Vuoto cosmico, in una splendida giornata di sole autunnale.


Ah no. In quest’ora senza vita ho saputo fare ì conti:

€ 104,50

• 100 di riparazione telefono

• 2 di caffè e pasticcino coi lamponi 

• 2,50 di Secolo XIX e TV Sorrisi e Canzoni (diomio così anni 80!) che non avrei mai comprato se non fossi stata senza telefono per un’ora.

Totale dell’operazione: un telefono resuscitato e la consapevolezza di una coscienza in stato comatoso.


E quella mica si ripara con 100 sacchi.


giovedì 14 agosto 2025

Ad agosto fa caldo

Agosto. Torrido come tutti gli agosti che ricordo, e pure quelli che non ricordo ma so che c’erano.

Hai voglia a dire “eh ma quando eravamo ragazzi non faceva così caldo”.

Certo, forse le stagioni erano più stagioni, forse il termometro saliva meno, forse si poteva prendere il sole con la Lancaster e lo specchio senza finire al centro ustioni e sì, sicuramente ora sto seduta su un divano piazzato dove una volta era tutta fresca campagna.

Non nego niente.

Ma il caldo porco me lo ricordo lo stesso. Da sempre.

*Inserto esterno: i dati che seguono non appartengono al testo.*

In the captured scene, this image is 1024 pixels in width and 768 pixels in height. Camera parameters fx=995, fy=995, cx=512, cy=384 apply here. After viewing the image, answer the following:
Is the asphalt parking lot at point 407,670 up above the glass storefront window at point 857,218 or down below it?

Mi ricordo la mamma che mi faceva prendere tre autobus per andare al mare da Via Imperiale 39 a Sturla, e io lì a sciogliermi in slow motion.

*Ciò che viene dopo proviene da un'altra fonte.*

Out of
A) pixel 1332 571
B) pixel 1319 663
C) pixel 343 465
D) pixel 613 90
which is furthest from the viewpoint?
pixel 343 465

Mi ricordo la Ludo e i baracconi della Foce, e poi noi due, sudate e puzzolenti marce, a boccheggiare in Corso Torino come Saul Goodman e Mike Ermantraut nel deserto del New Mexico.

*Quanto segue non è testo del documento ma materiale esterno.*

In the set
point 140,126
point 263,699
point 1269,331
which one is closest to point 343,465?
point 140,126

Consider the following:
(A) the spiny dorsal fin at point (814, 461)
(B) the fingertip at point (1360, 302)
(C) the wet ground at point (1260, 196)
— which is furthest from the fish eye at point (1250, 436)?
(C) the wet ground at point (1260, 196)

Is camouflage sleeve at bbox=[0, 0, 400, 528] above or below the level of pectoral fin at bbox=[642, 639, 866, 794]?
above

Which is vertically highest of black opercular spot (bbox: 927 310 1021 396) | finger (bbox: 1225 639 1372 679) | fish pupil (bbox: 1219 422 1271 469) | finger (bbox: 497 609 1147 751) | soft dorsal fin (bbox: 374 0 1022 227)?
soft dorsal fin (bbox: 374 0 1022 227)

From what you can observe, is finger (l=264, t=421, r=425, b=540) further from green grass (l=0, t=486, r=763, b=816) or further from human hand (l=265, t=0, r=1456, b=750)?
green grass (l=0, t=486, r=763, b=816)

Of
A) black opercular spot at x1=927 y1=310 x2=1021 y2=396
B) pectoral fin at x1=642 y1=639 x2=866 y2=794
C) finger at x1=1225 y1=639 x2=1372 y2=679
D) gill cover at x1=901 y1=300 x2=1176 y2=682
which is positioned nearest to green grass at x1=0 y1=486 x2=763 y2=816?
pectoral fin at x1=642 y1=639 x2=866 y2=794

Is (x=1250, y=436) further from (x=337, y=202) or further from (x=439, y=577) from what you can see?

Mi ricordo lo zaino da venti chili su un corpo che ne pesava trenta durante il “buon cammino” dei lupetti, e quella cazzo di sete che mi faceva desiderare l’estinzione.

Mi ricordo l’agosto in cui sono diventata zia o quello in cui mi hanno detto che la sarei diventata ancora.

L’agosto in cui ho indossato un vestito da sposa.

E mi ricordo l’agosto caldo e faticoso in cui fiera come un Dio ho portato addosso una pancia di 20 chili e poi ho scaricato l’individuo urlante che l’altro ieri ha fatto 24 anni.

E quell’agosto di Noi, l’agosto Cazzoneso, bollente come non mai.

E ancora l’agosto in cui la Simo se ne è andata via e io che sudavo e piangevo e volevo telefonarle mentre stavo seduta davanti alla sua bara aperta nel suo soggiorno.

Il clima è cambiato, sì.

Ma non è cambiata la percezione di tutti i miei agosti, quella sensazione di bollire nella stessa minestra: caldo, nausea, turbamenti, vita, morte, ansie, cicale, voglia di vedere cosa c’è dietro l’angolo e attesa sospesa dell’avvenire — anche se fosse la morte, tanto per variare.

Sempre la stessa trepidazione, la stessa speranza di un colpo di scena.

Ah, l’adolescenza… quella dopo i 50.

L’età in cui non ti esplodono più i brufoli in faccia, ma ti esplode la pazienza.

Che periodo di merda meravigliosa, questa adolescenza.

E che mese spettacolare, l’Agosto.



Chitarre liquide, un tempo sospeso, l’aria di un sogno che scivola. Agosto.


domenica 13 luglio 2025

Il cerchio

 Non so se sono gli altri che mi stanno intossicando o se sono io che sto intossicando loro. 

Se hai problemi con tutti, e fattele due domande.

Insopportabile ‘sta frase, che potrebbe essere l’unica risposta che mi merito e mi ripeto da sola come un mantra di merda. 

È quel genere di frase sbrigativa che arriva addosso come una martellata vuota se usata per liquidare un’anima in tempesta.

Mi fa sentire di una taglia emotiva che non va più bene a nessuno e diventa difficile “indossarmi”.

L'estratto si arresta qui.